И в этот момент её голос изменился окончательно. Не тембр. Не громкость. Изменилось само его положение в пространстве. Он больше не «садился» в архитектуру нефа. Он как будто скользил мимо геометрии стен, не находя зацепок. Голос отделился от человека.
Как будто часть его застревала где-то между.
Уходя, я оглянулся на фреску.
Только теперь я заметил деталь, которую в тусклом свете принял за повреждение.
Внизу, у ног, в тени, был изображён плод. Слишком тёмный для света, в котором он лежал.
И как будто… не законченный.
Один край был неровным. Не сколотым. Не разрушенным временем.
Как если бы в нём уже не хватало части.
Я не стал подходить ближе.
Возникло странное ощущение, что перед нами не изображение.
А момент, который так и не закончился.
Но чем дольше я смотрел, тем сильнее появлялось ощущение, что дело не в линии.
Как будто сама граница между ними и пространством вокруг была не до конца определена.
Словно сцена не принадлежала ни прошлому, ни настоящему.
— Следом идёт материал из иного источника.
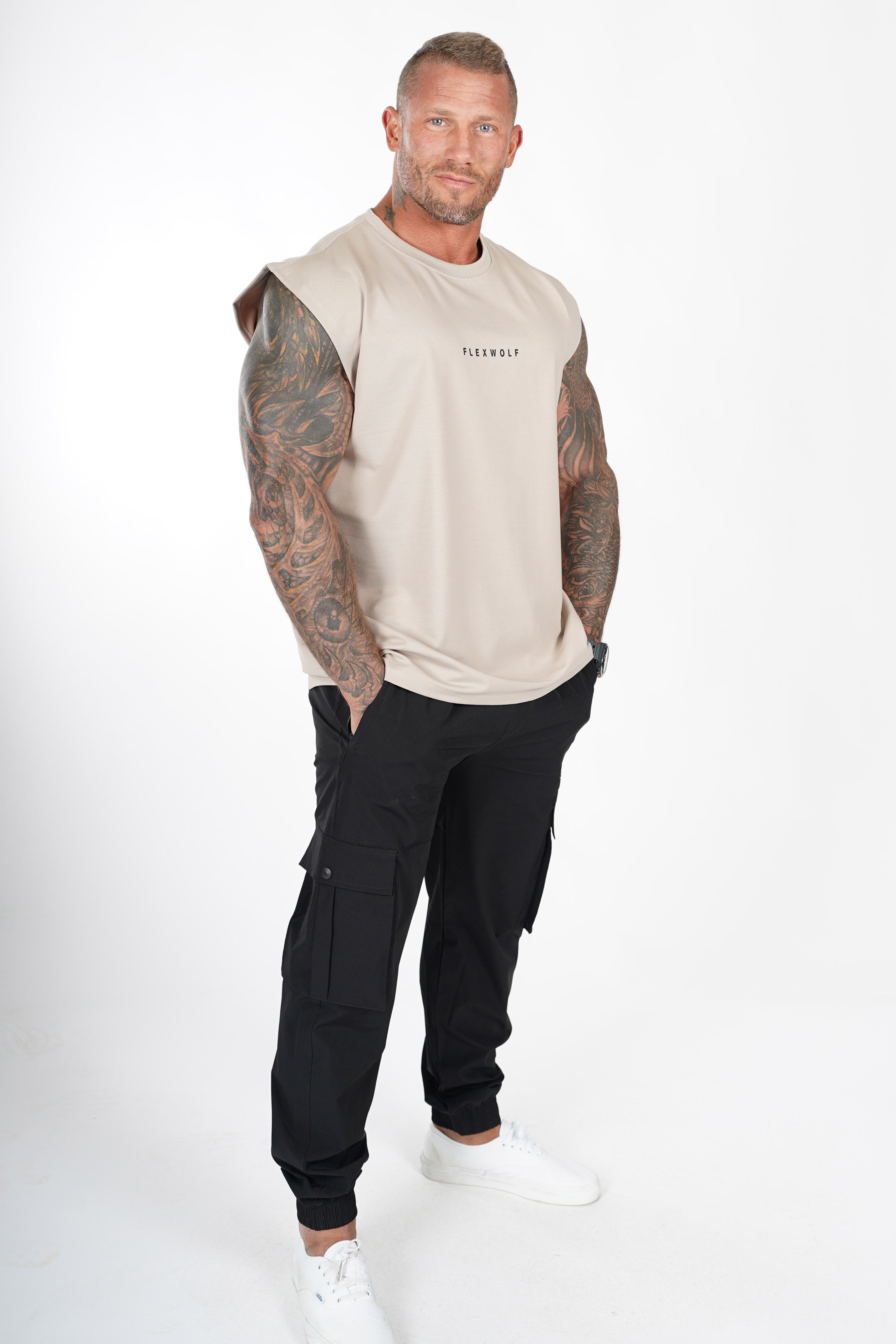 Flexwolf Core Muscle Tee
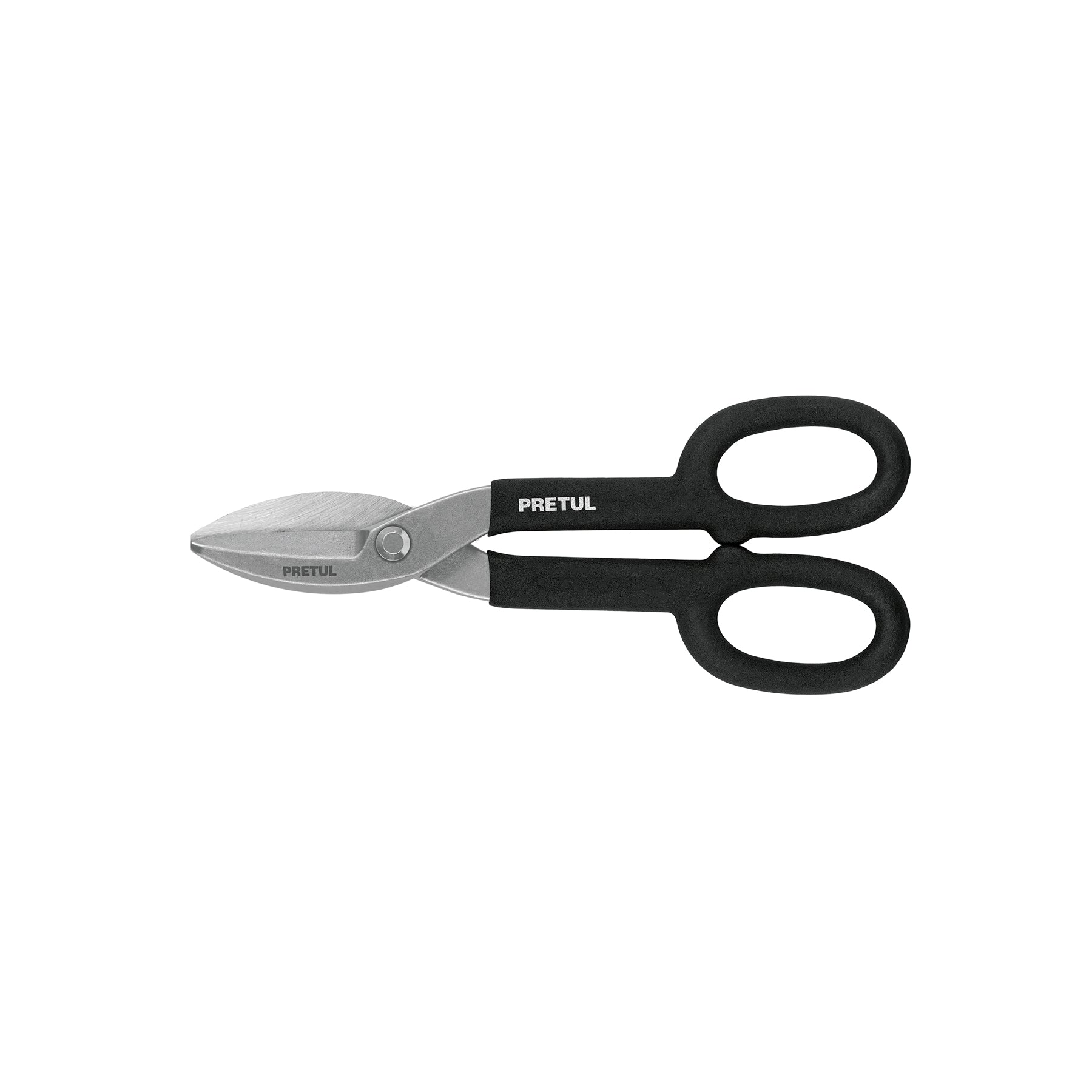 Tijera para hojalatero 10", PRETUL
То пространство не поглощало и не искажало звук.
Оно разделяло его.
На «до» и «после».
Мы покинули трансепт, и тяжёлый, разорванный звук ниши
остался позади.
Эхо шагов постепенно снова становилось цельным, будто за спиной закрывалась
невидимая дверь.
У самого выхода архитектура и само пространство намеренно задерживало шаг. Именно здесь, на стене, была высечена та самая надпись — пять тонких горизонтальных линий и вписанная в них латынь.
Silentium. Murmur doloris. Ferrum fragilis. Anima invicta.
Я оглянулся в темноту слепого рукава, скрывающую фреску с надкусанным плодом, и связь между ними начала складываться медленно, как тяжёлый механизм, который наконец поймал зубья.
Стало ясно, почему эта каменная партитура появилась именно здесь — на границе двух акустических миров.
Внутри трансепта происходил сдвиг. Почти незаметный, но
необратимый.
Тот самый первый разлом, после которого звук уже не возвращается к прежней
чистоте.
Мы вошли туда в безупречной пустоте.
Вышли — неся в себе едва различимый остаточный шум.
Я провёл ладонью по холодному граниту, чувствуя кончиками пальцев выверенные интервалы.
Теперь её смысл в этом месте больше не требовал объяснений.
Спустя час я зарисовал фреску на плотном картоне коробки. Стараясь максимально аккуратно и точно передать оригинал. Когда-нибудь это нам пригодится.
Время тянулось и оседало, как туман, застрявший между скал. Я стал волноваться за брата. Взял одеяло и пошёл к колодцу.